Consigne -> Relevez, dans le texte ci-dessous sur la résilience, tous les créatifs cités nommément comme ayant connu des souffrances physiques ou psychologiques.

Soyons Lucides
Les membres fantômes
On dit souvent qu'un artiste se révèle à la suite d'un choc émotionnel, d'un accident de parcours, d'une blessure.
Notre Président, lors de son allocution, nous a annoncé qu'un possible dé-confinement progressif pouvait avoir lieu le lundi 11 mai 2020. Et après ? Quel sera l'après ? Comment se reconstruire et reconstruire le pays ? Certains ont été fortement atteints par la perte d'un ou plusieurs proches. D'autres sont très affaiblis, voire anéantis économiquement. Enfin, d'autres encore, on subit les deux avaries, une morale et une économique, de concert.
Mais alors, comment s'en remettre ? Comment repartir ? D'abord collectivement, en se serrant les coudes, en pensant à l'autre. En soupesant nos actions pour vérifier, que si elles sont profitables pour nous même, quelles ne soient pas préjudiciable pour autrui au minimum. Ensuite et en même temps, nous devons nous reconstruire de manière individuelle.
La science physique a modélisé la capacité d'un corps à résister à un choc et à reprendre sa structure initiale. Cela s'appelle la résilience. Il existe la même notion en psychologie, appelée également la résilience. Cette aptitude consiste à prendre conscience d'un traumatisme, moral (perte d'un être cher, brimades, harcèlement...) ou physique (accident, enfant ou femme battu, perte d'un membre), à l'accepter et à délivrer de la souffrance par la pensée et par l'action. La résilience existe aussi en art. Comme l'art du kintsugi, l'art traditionnel japonais qui consiste à réparer un objet cassé en soulignant ses cicatrices avec de l'or au lieu de les cacher. Il est souvent utilisé comme métaphore de la résilience en psychologie et en développement personnel. Il existe aussi l'art thérapie, très usitée actuellement, qui consiste à exprimer son affliction à travers une activité artistique.
Ils existent beaucoup d'exemples de créatifs qui ont souffert et qui sont des créatifs immensément reconnus. Frida Khalo, Robert Schumann, Camille Claudel par exemple ont connu des souffrances physiques ou psychologiques. Quelle que soit l'origine de la souffrance, elle apparaît souvent avec les habits de la folie. On utilise souvent ce qualificatif pour les créatifs. Au mieux, on dira de vous que vous êtes un original. Gentil mais original. Le plus souvent, on vous qualifiera de fou. Mais être fou, fait-il de vous un créatif de génie?

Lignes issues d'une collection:
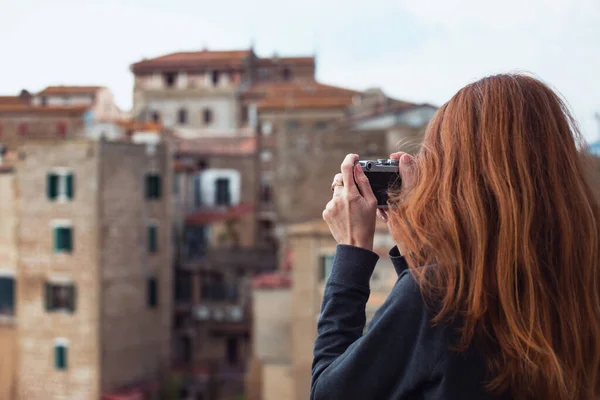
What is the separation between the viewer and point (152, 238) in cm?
1520

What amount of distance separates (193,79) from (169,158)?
9.18 metres

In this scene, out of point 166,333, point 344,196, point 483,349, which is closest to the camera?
point 483,349

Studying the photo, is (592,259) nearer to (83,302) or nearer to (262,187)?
(83,302)

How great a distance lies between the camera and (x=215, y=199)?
1989 centimetres

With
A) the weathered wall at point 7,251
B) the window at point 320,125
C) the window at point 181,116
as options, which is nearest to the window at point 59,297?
the weathered wall at point 7,251

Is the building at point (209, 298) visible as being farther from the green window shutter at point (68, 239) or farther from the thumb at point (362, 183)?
the thumb at point (362, 183)

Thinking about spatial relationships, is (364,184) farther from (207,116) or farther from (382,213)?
(207,116)

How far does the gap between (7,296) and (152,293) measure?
2482mm

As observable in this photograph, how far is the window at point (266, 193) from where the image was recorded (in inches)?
802

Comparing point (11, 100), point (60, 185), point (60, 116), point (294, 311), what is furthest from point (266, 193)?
point (294, 311)

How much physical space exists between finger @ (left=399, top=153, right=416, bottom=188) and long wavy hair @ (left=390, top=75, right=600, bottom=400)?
0.07 meters

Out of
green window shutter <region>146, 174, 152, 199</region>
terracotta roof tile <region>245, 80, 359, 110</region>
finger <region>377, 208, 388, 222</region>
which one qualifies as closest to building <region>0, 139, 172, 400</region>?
green window shutter <region>146, 174, 152, 199</region>

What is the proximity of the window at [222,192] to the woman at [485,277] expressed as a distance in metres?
18.9

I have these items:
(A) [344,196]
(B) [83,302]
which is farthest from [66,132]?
(A) [344,196]
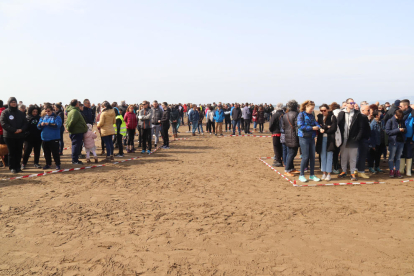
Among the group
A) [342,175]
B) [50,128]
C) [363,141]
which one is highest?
[50,128]

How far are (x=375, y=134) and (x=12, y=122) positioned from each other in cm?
1071

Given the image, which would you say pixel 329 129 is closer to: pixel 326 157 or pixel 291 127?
pixel 326 157

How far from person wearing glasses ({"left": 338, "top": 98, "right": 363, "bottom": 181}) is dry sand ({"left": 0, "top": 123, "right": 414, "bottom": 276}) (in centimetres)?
94

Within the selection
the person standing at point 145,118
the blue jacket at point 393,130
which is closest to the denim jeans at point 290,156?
the blue jacket at point 393,130

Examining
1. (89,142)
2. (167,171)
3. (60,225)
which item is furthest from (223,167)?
(60,225)

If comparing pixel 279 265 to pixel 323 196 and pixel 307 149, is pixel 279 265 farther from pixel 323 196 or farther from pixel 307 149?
pixel 307 149

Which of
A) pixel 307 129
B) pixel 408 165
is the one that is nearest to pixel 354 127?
pixel 307 129

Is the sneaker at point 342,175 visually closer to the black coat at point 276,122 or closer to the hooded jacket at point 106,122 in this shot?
the black coat at point 276,122

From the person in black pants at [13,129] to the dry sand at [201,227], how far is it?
1.30 m

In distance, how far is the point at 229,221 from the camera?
5453 mm

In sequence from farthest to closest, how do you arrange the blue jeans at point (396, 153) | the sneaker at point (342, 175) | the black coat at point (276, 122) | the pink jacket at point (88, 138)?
the pink jacket at point (88, 138) < the black coat at point (276, 122) < the sneaker at point (342, 175) < the blue jeans at point (396, 153)

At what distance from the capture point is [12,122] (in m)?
8.91

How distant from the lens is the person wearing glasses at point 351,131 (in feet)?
25.7

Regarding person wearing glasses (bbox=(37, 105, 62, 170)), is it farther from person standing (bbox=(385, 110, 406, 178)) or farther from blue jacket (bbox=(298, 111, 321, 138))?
person standing (bbox=(385, 110, 406, 178))
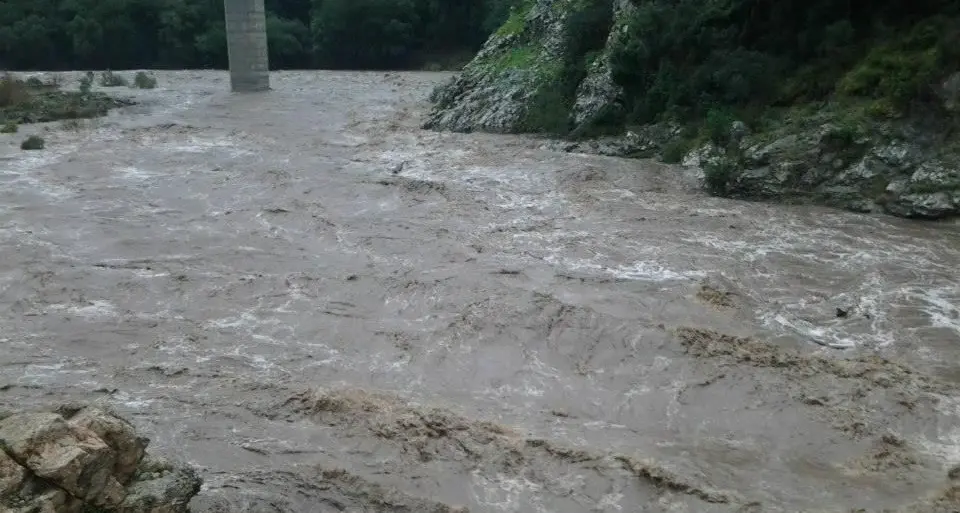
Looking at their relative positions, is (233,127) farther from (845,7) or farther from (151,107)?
(845,7)

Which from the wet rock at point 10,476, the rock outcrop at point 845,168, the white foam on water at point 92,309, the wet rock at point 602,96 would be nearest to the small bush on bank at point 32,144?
the white foam on water at point 92,309

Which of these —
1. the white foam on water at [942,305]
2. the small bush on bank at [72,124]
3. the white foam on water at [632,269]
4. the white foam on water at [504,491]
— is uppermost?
the white foam on water at [942,305]

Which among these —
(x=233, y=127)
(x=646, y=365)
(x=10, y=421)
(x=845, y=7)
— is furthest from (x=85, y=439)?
(x=233, y=127)

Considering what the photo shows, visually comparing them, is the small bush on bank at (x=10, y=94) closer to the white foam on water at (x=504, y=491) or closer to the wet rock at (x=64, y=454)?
the wet rock at (x=64, y=454)

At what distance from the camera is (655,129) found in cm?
2441

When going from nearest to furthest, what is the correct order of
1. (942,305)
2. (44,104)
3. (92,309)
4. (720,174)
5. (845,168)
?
(942,305) < (92,309) < (845,168) < (720,174) < (44,104)

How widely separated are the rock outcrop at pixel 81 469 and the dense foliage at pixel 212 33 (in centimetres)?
5260

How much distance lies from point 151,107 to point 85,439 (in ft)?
106

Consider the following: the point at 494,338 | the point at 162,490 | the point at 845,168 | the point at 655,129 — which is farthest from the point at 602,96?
the point at 162,490

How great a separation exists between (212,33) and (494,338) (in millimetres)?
54457

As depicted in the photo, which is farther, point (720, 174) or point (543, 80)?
point (543, 80)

Espace réponse -> Frida Khalo, Robert Schumann, Camille Claudel